Partial derivatives of implicit functions So, I have an implicit expression for a change of variables from Cartesian to a different system using $u$ and $v$.
This is given by:
$G(x,y,z,u,v)=0$, $F(x,y,z,u,v)=0$, where $F$, $G$, $u=f(x,y,z)$ and $v=g(x,y,z)$ are all differentiable.
Differentiating F, say, we get:
$\frac{dF}{dx} = \frac{\partial{F}}{\partial{x}} + \frac{\partial{F}}{\partial{u}} \frac{\partial{u}}{\partial{x}} + \frac{\partial{F}}{\partial{v}}\frac{\partial{v}}{\partial{x}}$
My questions:
Is this because you have $\frac{\partial{x}}{\partial{x}} = 1$, and  $\frac{\partial{y}}{\partial{x}} = \frac{\partial{z}}{\partial{x}} = 0$?
This seems like an obvious question but I don't really understand where the $ \frac{\partial{F}}{\partial{x}}$ term is coming from, or why is just appears here.
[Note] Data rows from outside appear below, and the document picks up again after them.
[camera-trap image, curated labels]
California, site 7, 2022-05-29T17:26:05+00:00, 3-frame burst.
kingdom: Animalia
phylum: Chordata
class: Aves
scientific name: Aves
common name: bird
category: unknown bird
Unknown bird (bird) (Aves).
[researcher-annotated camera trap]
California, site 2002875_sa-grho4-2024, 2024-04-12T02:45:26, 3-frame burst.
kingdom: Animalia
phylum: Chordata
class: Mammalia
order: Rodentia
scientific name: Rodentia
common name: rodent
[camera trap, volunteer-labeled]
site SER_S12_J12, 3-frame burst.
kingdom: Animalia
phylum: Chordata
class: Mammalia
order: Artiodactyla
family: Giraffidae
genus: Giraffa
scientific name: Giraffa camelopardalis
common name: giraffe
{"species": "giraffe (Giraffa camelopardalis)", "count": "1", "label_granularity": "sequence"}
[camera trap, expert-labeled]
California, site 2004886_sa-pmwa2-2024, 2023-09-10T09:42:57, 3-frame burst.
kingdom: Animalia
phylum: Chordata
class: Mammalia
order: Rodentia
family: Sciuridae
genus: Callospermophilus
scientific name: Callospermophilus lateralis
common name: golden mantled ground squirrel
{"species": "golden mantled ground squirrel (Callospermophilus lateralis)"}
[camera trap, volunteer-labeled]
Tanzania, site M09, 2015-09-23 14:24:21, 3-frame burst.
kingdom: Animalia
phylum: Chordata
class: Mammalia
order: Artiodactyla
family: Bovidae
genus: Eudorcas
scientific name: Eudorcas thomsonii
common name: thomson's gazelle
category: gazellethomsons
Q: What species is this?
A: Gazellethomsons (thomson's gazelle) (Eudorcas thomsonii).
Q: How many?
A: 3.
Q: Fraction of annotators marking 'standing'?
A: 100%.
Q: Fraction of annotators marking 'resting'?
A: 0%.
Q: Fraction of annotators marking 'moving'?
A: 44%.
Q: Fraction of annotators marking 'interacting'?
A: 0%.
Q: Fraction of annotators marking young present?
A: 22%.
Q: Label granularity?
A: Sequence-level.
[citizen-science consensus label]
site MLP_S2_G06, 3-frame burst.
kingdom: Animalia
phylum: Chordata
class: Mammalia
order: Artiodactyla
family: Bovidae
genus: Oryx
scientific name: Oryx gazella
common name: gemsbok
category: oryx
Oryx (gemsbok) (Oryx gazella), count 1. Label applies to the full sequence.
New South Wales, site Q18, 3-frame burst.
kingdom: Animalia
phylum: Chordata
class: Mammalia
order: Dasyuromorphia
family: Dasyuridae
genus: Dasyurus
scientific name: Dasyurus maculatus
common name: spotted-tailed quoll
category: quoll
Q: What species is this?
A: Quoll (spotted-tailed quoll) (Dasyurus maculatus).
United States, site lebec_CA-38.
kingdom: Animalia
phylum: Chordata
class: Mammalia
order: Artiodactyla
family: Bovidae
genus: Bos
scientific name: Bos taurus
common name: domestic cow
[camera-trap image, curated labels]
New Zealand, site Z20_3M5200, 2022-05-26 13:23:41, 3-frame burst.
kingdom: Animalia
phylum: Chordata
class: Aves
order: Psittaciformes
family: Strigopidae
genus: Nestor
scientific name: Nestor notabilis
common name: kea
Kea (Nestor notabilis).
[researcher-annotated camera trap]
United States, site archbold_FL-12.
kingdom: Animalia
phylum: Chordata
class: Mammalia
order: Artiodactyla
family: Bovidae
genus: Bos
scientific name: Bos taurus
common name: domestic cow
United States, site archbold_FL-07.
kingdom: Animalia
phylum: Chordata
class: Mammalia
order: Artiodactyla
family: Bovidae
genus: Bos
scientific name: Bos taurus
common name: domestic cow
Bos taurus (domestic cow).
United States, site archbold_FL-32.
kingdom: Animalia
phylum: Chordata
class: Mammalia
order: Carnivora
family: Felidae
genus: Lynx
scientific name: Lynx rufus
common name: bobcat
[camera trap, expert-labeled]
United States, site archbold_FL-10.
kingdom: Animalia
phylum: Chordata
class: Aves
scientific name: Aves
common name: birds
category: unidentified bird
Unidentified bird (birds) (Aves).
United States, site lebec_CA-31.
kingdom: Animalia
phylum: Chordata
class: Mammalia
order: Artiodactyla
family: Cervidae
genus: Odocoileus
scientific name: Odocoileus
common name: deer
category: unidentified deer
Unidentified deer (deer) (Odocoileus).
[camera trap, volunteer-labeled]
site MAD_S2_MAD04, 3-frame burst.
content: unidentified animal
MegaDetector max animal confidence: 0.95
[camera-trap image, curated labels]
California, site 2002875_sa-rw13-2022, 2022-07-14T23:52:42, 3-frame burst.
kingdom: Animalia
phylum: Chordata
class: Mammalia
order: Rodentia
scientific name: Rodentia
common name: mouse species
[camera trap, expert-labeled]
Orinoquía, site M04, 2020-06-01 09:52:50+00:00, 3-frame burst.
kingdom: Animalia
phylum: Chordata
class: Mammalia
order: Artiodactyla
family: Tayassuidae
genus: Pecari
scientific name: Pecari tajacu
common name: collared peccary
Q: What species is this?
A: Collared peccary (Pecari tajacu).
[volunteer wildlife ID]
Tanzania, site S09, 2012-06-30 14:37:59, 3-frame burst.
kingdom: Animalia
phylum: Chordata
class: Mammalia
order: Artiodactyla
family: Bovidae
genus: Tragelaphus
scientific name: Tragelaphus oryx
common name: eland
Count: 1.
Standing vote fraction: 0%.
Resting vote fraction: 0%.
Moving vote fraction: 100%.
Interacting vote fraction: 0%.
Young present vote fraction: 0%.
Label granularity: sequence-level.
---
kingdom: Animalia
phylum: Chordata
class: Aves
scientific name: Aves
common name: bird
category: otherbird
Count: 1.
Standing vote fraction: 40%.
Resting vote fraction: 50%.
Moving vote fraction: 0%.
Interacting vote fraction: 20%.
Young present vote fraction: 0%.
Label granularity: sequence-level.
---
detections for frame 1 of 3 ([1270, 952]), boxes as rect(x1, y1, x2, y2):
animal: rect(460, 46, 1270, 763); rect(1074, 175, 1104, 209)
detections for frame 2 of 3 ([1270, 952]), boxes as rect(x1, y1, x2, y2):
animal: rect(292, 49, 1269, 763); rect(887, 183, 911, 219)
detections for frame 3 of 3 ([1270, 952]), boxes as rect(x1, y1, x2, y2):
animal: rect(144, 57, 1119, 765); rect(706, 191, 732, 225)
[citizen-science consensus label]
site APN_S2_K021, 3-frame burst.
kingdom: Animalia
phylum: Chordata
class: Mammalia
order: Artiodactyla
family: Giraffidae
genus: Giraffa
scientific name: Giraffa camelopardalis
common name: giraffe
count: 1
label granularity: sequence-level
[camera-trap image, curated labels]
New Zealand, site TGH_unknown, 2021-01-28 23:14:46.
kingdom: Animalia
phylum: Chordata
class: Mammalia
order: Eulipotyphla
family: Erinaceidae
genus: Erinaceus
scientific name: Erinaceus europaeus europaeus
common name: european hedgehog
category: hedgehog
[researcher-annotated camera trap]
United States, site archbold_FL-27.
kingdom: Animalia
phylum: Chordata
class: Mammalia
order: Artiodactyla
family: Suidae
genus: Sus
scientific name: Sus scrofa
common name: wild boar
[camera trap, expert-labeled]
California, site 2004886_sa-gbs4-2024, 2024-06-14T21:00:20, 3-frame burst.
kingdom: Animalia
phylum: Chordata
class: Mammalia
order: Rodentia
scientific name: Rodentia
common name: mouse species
For example if we had $f(x,y,z)=f(x(t), y(t), z(t))$, if we wanted to differentiate that with respect to t we wouldn't have an $ \frac{\partial{f}}{\partial{t}}$ term.
 A: It's just the chain rule.
Perhaps it's easier to see if you rename things a little, so that you don't use the same symbols for the coordinates as for the functions involved.
If from the function $F(x,y,z,u,v)$ you form the composed function
$$
f(r,s,t)=F\bigl(X(r,s,t),Y(r,s,t),Z(r,s,t),U(r,s,t),V(r,s,t)\bigr)
,
$$
then the chain rule says that
$$
\begin{split}
\frac{\partial f}{\partial r}(r,s,t)
&=
\frac{\partial F}{\partial x}\bigl(X(r,s,t),Y(r,s,t),Z(r,s,t),U(r,s,t),V(r,s,t)\bigr) \frac{\partial X}{\partial r}(r,s,t)
\\ &+
\frac{\partial F}{\partial y}\bigl(X(r,s,t),Y(r,s,t),Z(r,s,t),U(r,s,t),V(r,s,t)\bigr) \frac{\partial Y}{\partial r}(r,s,t)
\\ &+
\cdots
\\ &+
\cdots
\\ &+
\frac{\partial F}{\partial v}\bigl(X(r,s,t),Y(r,s,t),Z(r,s,t),U(r,s,t),V(r,s,t)\bigr) \frac{\partial V}{\partial r}(r,s,t)
.
\end{split}
$$
In your case you have
$$
X(r,s,t)=r
,\quad
Y(r,s,t)=s
,\quad
Z(r,s,t)=t
$$
and
$$
U(r,s,t)=f(r,s,t)
,\quad
V(r,s,t)=g(r,s,t)
.
$$
Then $\partial X/\partial r=1$ and $\partial Y/\partial r=\partial Z/\partial r=0$, so you're left with
$$
\begin{split}
\frac{\partial f}{\partial r}(r,s,t)
&=
\frac{\partial F}{\partial x}\bigl(X(r,s,t),Y(r,s,t),Z(r,s,t),U(r,s,t),V(r,s,t)\bigr)
\\ &+
\frac{\partial F}{\partial u}\bigl(X(r,s,t),Y(r,s,t),Z(r,s,t),U(r,s,t),V(r,s,t)\bigr) \frac{\partial f}{\partial r}(r,s,t)
\\ &+
\frac{\partial F}{\partial v}\bigl(X(r,s,t),Y(r,s,t),Z(r,s,t),U(r,s,t),V(r,s,t)\bigr) \frac{\partial g}{\partial r}(r,s,t)
,
\end{split}
$$
which is the formula that you asked about, in slightly different notation.